Records supplied:

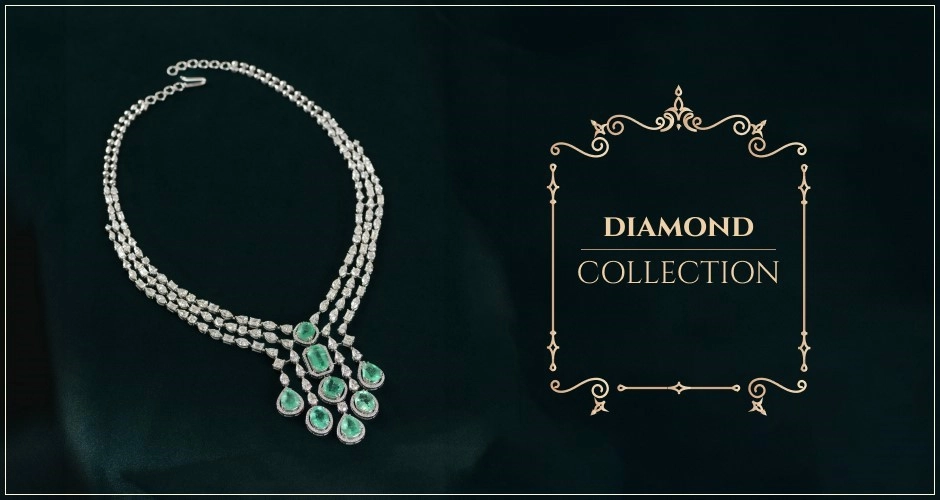 Diamond Jewellery Designs 2025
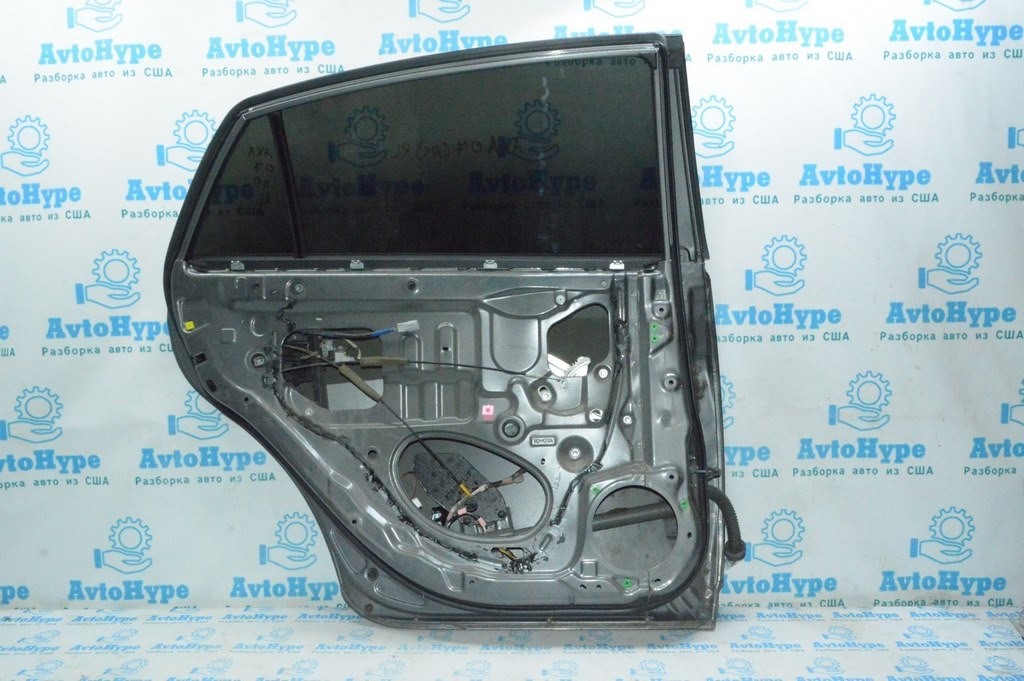 Стеклоподъемник с мотором зад лев Toyota Avalon 05-12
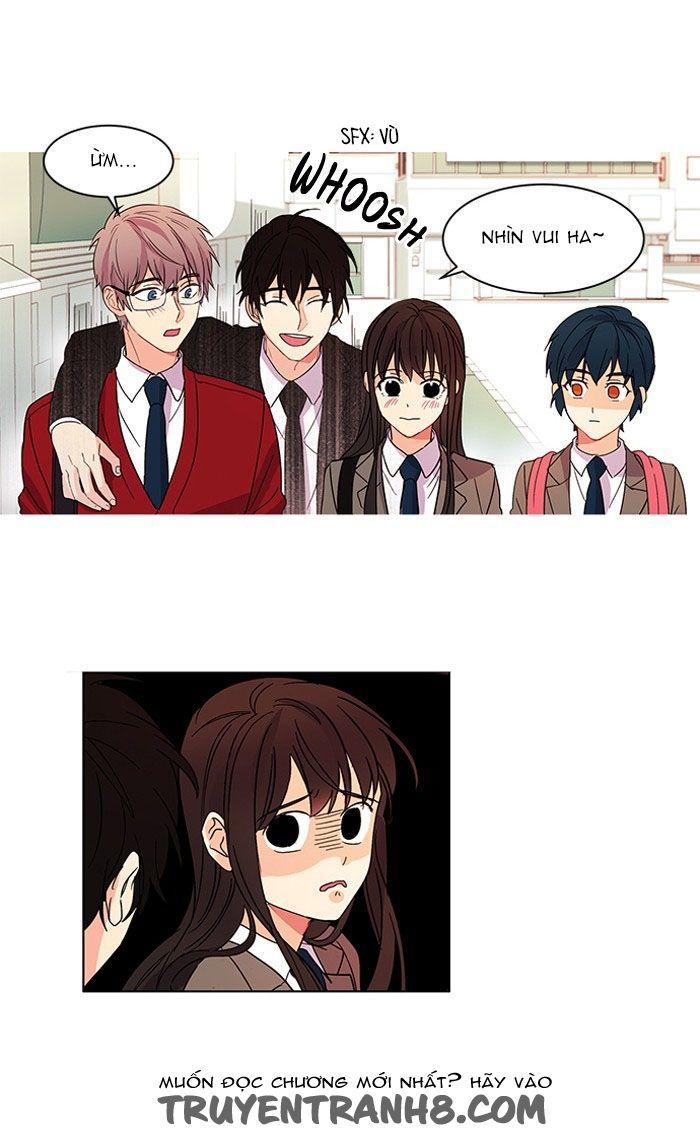 Cô Bạn Gái Kì Lạ Của Tôi: Chapter 16
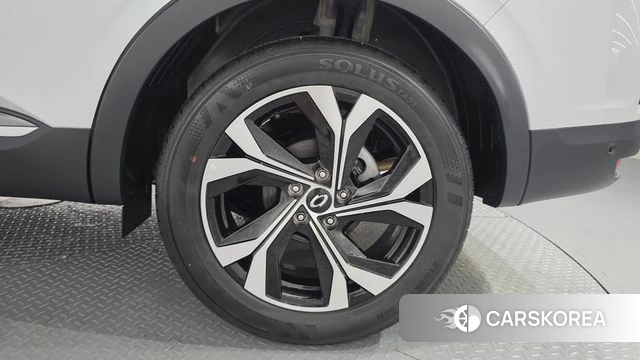Renault Korea (Samsung) XM3 id 4768598 из Кореи 13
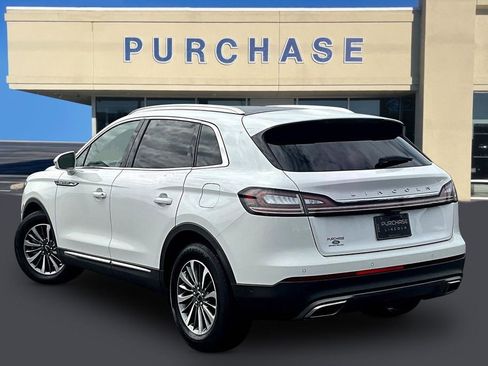 Used 2022 Lincoln Nautilus Reserve image 4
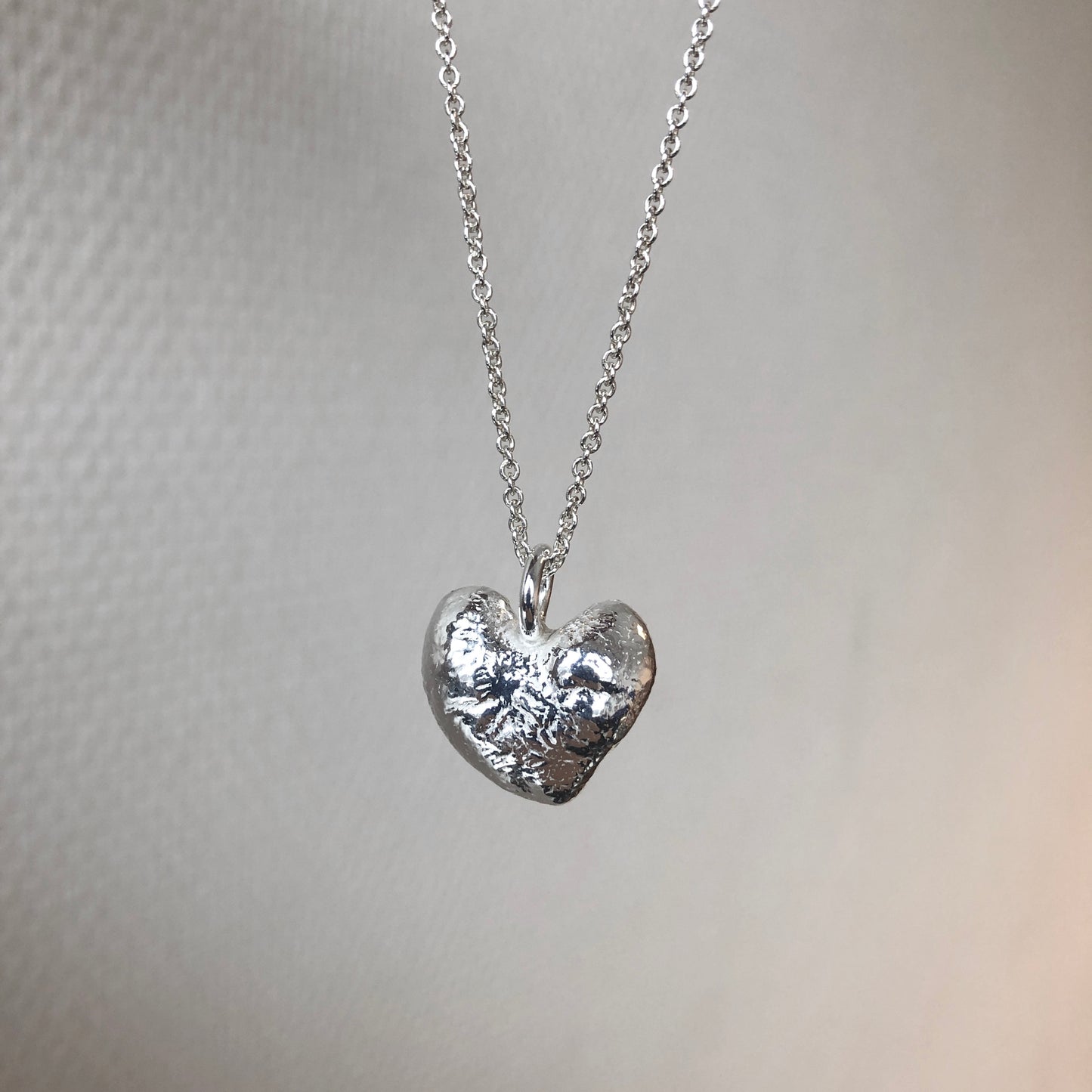 Matter Heart pendant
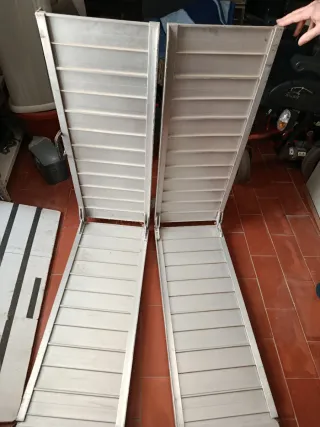 Rampa Plegable Motos/Sillas Ruedas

The task:
Only the lines from the line with "Cô Bạn Gái Kì Lạ Của Tôi: Chapter 16" to the bottom of the material above should be reproduced, exactly and without pictures.

Written solution:
 Cô Bạn Gái Kì Lạ Của Tôi: Chapter 16
Renault Korea (Samsung) XM3 id 4768598 из Кореи 13
 Used 2022 Lincoln Nautilus Reserve image 4
 Matter Heart pendant
 Rampa Plegable Motos/Sillas Ruedas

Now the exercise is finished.